### Texto apresentado
>>

Em tempos em que a temática de ESG toma o ideário corporativo, também ele impõe restrições ao desvio de conduta na esfera do tratamento de dados pessoais, isso porque um dos pilares se compõe da governança, que maculada, faz ruir as expectativas corporativas. Dessa feita, e a mais do que se apresenta atualmente, não há lobby ou advocacy possível se pensando para a prática criminosa, especialmente em um ambiente onde holofotes estão postos às faces de todos que militam, atuam, praticam, ou de qualquer forma operacionalizam o escopo dos dados pessoais. É preciso raciocinar que o pior dos impactos que pode advir de eventuais incidentes envolvendo dados pessoais não é inicialmente econômico, mas sim reputacional, e esse dificilmente pode ser reparado com integral condição.

Saliente-se que a preocupação com as tentativas de interferência na esfera da proteção de dados, saltaram também aos olhos da própria ANPD, que a partir do dia 31 de outubro último, deixou de deter os poderes para indicar os nomes dos representantes de entidades que irão compor o seu Conselho Nacional (CNPD), reforçando assim a ideia de uma estrutura ilibada e colaborativa, na qual todos os atores possam atuar em igualdade de condições e orientados pela regras claras do jogo, postas a todos, especialmente aos maiores interessados, componentes da sociedade civil.

<<

Pequenos trechos de texto de sites:
>>

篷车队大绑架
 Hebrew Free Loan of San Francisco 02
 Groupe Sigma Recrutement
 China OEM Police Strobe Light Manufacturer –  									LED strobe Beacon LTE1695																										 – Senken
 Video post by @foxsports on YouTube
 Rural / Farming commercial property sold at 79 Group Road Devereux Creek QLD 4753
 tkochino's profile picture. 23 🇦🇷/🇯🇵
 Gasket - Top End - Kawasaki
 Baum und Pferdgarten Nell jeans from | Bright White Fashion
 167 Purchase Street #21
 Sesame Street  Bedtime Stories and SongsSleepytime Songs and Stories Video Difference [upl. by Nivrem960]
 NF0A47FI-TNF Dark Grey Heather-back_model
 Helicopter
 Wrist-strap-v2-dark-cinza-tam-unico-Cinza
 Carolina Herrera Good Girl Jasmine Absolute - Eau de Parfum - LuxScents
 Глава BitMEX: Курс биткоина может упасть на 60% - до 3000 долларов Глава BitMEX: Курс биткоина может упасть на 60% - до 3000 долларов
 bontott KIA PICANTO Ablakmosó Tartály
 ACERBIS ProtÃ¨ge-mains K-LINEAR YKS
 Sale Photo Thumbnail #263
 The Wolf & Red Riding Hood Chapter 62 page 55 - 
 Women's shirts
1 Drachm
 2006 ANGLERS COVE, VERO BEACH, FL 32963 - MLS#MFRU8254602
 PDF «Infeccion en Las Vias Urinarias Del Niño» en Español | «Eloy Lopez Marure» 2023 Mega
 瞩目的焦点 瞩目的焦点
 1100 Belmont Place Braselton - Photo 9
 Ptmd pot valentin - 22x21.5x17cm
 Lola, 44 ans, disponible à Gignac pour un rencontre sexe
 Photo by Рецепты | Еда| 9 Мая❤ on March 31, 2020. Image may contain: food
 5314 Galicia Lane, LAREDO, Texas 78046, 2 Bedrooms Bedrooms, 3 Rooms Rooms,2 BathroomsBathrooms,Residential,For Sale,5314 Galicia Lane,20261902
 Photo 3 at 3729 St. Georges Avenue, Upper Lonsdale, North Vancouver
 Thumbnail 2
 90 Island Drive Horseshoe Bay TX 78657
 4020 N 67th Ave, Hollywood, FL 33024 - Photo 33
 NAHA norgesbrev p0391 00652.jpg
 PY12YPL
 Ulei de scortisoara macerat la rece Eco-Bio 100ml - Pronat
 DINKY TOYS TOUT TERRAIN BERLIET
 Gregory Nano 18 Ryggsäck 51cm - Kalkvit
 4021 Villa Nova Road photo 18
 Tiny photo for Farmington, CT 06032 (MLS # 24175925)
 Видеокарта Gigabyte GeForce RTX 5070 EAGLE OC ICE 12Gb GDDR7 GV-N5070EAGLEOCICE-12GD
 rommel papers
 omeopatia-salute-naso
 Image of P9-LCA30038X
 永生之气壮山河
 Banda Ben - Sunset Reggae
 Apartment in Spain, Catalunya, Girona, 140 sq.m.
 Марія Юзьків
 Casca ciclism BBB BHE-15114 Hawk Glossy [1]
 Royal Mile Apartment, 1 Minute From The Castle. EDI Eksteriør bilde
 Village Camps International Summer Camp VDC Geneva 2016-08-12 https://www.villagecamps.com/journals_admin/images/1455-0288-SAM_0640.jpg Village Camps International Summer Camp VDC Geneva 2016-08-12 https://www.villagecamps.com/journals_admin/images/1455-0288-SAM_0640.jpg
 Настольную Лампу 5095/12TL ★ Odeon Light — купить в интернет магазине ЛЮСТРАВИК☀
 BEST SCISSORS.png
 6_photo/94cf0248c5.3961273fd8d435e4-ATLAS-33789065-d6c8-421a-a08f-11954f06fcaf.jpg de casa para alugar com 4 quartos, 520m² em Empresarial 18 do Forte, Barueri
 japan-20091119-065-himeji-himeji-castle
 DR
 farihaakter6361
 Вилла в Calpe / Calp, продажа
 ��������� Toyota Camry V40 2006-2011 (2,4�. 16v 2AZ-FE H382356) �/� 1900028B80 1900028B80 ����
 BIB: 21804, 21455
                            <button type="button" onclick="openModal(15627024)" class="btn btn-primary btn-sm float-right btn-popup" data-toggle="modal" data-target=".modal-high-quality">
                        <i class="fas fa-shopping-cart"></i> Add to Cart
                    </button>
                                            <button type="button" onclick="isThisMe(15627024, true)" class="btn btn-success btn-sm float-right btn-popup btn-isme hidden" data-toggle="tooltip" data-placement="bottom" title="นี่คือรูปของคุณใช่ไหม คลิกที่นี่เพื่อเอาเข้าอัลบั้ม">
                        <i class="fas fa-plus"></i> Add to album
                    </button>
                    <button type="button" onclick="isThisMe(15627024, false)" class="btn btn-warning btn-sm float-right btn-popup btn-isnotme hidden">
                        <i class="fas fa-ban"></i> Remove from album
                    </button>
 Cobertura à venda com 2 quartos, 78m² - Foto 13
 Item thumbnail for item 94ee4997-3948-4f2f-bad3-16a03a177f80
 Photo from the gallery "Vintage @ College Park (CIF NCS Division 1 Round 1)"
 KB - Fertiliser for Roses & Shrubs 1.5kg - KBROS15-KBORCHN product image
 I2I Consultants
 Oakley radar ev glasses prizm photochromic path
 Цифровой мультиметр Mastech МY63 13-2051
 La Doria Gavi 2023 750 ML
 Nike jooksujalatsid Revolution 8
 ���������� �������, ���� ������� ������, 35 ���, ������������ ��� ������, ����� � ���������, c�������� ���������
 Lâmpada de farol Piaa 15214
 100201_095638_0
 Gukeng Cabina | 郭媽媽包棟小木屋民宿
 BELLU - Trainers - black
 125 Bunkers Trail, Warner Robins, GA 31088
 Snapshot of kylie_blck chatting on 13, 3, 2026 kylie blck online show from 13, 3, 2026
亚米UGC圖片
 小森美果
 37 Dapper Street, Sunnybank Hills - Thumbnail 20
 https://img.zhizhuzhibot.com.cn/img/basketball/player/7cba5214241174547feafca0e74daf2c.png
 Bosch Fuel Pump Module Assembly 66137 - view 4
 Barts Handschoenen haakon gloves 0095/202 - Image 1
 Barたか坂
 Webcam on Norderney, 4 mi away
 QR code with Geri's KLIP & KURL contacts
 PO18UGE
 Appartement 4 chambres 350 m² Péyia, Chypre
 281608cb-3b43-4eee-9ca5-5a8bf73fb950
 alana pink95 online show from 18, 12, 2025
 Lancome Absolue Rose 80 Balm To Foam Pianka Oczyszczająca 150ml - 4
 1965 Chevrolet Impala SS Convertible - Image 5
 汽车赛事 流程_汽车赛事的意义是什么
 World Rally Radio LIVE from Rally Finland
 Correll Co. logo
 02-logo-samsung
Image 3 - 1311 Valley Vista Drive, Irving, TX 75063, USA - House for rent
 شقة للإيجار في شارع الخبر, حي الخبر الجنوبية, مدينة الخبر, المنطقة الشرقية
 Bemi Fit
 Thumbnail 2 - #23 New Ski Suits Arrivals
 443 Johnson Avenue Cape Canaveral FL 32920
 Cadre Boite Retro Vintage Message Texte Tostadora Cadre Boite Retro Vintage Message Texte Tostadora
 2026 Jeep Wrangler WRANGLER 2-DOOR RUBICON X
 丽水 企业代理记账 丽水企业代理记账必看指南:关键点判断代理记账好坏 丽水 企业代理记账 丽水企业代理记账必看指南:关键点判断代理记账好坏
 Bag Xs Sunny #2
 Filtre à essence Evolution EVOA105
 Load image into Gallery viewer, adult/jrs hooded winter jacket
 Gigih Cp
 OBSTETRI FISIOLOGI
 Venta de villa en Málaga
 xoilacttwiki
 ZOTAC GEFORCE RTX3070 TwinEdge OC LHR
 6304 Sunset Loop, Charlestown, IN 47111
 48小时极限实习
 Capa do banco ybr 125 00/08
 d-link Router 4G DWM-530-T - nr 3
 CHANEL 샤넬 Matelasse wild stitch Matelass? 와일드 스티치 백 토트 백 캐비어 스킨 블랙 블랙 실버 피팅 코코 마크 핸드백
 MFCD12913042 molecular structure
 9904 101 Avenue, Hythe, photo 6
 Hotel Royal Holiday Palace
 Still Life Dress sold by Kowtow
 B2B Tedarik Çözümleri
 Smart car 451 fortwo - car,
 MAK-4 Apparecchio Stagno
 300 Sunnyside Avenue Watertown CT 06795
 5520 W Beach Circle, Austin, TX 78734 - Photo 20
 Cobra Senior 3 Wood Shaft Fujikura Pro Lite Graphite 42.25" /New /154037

<<

### O que se pede
Prossiga o texto sobre ESG e proteção de dados pessoais a partir do ponto em que ele termina.

### Resultado abaixo
A lição que se extrai desse contexto é que não se trata de fazer a qualquer custo, mas de fazer ao custo certo, o que para a proteção de dados pessoais se resume à aplicação correta dos padrões de privacidade e segurança da informação, uma prática evidentemente mais econômica, segura e lucrativa se a sua modulação for pensada para o engajamento da privacidade como um diferencial corporativo, e não como mero dispêndio governamental. Fazer advocacy é necessário, mas fazer lobby (desde que orientado pela ética e leis) nunca deixou de ser, basta que as organizações compreendam que temas como ESG, governança corporativa, anticorrupção e compliance, caminham juntos à proteção de dados e segurança da informação, e são aliados da sua marca e da sua história.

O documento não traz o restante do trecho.